Problem requirements:
List every username that heads a post in the Christmas wish forum thread below.
---------- Text excerpt
I have everything that I need--- a great wife, debt free, good health (for my age), a few 'toys'.
All I could ask for is that all those things continue!


----------



## sparkyprep (Jul 5, 2013)

Penn Battle 4000
Bait.
Gas for the boat.


----------



## Stick (Sep 29, 2014)

I'm just hoping for the day after Christmas.


----------



## Infidel (Dec 22, 2012)

Mish said:


> My list...
> Black combat boots
> Black cargo pants
> Black Long sleeve Under Armour shirt
> ...


I don't recommend you buy all that at the same store or you might get a visit from DHS. Looks like a kidnapper's shopping list but you forgot the duct tape.

-Infidel


----------



## bigdogbuc (Mar 23, 2012)

My two front teeth.


----------



## Doc Holliday (Dec 22, 2012)

I have anything I would really need so the only thing I want for Christmas is to get the hell out of Hellifornia!


----------



## TG (Jul 28, 2014)

I'm very much content these days. We have everything we need and don't really buy stuff, also we don't celebrate North American-style Christmas, our kids just get a small bag of candy and sugar cookies, they are happy with that.


----------



## Arklatex (May 24, 2014)

Mish said:


> My list...
> Black combat boots
> Black cargo pants
> Black Long sleeve Under Armour shirt
> ...


Just add a crowbar and some boltcutters and you can have anything you want. You ninja.


----------



## Mish (Nov 5, 2013)

Arklatex said:


> Just add a crowbar and some boltcutters and you can have anything you want. You ninja.


I got those for my birthday!! I'm all set!!


----------
--------------------
---------- Entries provided
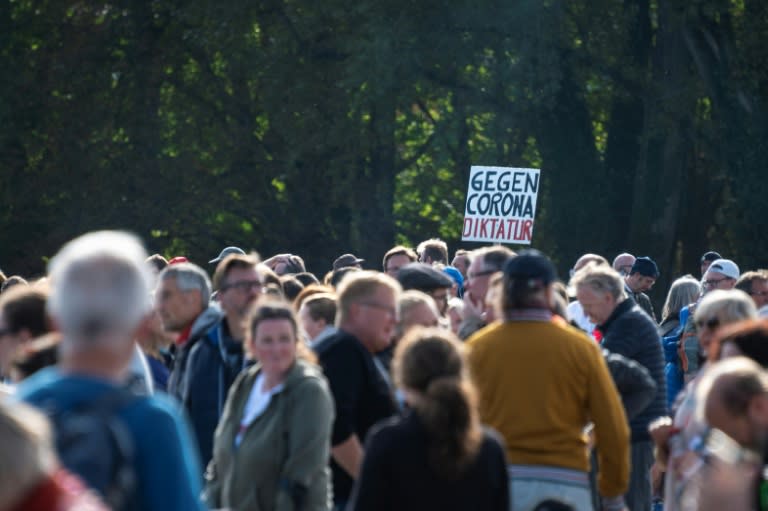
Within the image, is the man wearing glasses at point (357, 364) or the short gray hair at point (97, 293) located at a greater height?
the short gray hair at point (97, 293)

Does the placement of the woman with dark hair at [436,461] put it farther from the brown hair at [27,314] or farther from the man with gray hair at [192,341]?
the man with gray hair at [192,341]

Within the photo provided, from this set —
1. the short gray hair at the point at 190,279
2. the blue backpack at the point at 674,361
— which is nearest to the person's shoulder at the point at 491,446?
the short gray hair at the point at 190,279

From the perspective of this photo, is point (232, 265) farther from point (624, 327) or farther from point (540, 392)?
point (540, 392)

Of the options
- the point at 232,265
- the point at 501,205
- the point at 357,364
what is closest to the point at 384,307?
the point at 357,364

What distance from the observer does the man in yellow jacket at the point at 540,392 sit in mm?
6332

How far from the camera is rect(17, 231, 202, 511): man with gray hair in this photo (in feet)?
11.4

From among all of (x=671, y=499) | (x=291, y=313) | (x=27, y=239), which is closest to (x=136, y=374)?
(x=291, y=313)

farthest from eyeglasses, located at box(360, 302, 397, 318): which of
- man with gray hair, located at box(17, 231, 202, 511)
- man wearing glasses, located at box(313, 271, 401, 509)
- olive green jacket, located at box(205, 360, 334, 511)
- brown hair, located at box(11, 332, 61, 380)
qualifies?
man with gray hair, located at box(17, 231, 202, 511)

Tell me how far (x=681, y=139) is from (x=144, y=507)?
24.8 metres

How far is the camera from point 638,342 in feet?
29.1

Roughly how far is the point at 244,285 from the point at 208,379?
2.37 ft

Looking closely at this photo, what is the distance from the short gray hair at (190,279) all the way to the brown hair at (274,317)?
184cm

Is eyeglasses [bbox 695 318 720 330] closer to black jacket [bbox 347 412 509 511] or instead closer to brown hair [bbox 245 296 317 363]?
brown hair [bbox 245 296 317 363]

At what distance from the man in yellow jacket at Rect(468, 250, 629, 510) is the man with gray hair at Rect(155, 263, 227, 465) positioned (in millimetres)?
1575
--------------------
---------- Entries provided
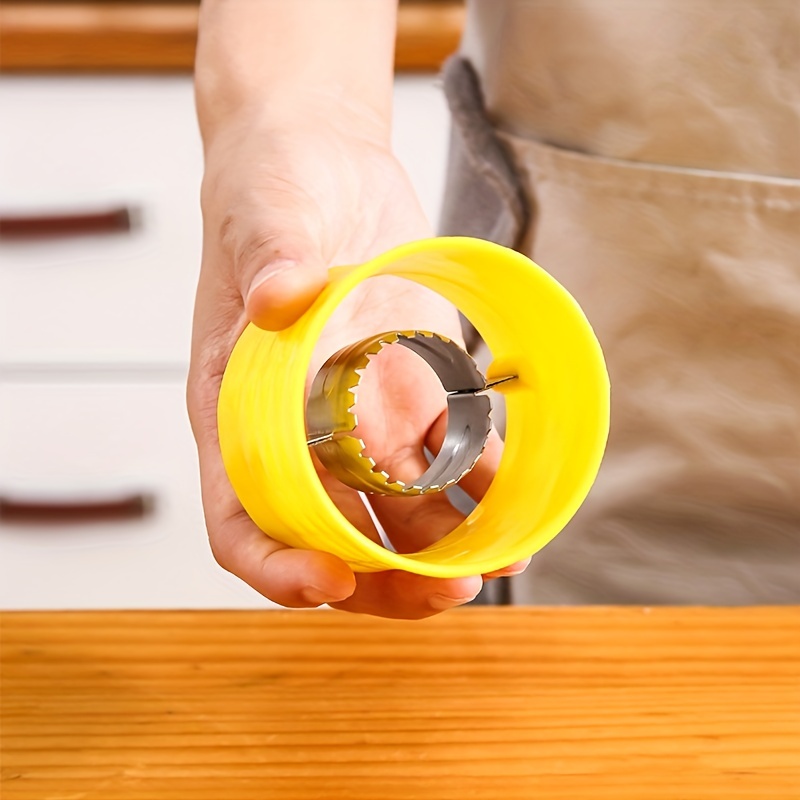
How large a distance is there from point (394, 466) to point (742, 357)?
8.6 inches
--------------------
Full response:
sparkyprep, Stick, Infidel, bigdogbuc, Doc Holliday, TG, Arklatex, Mish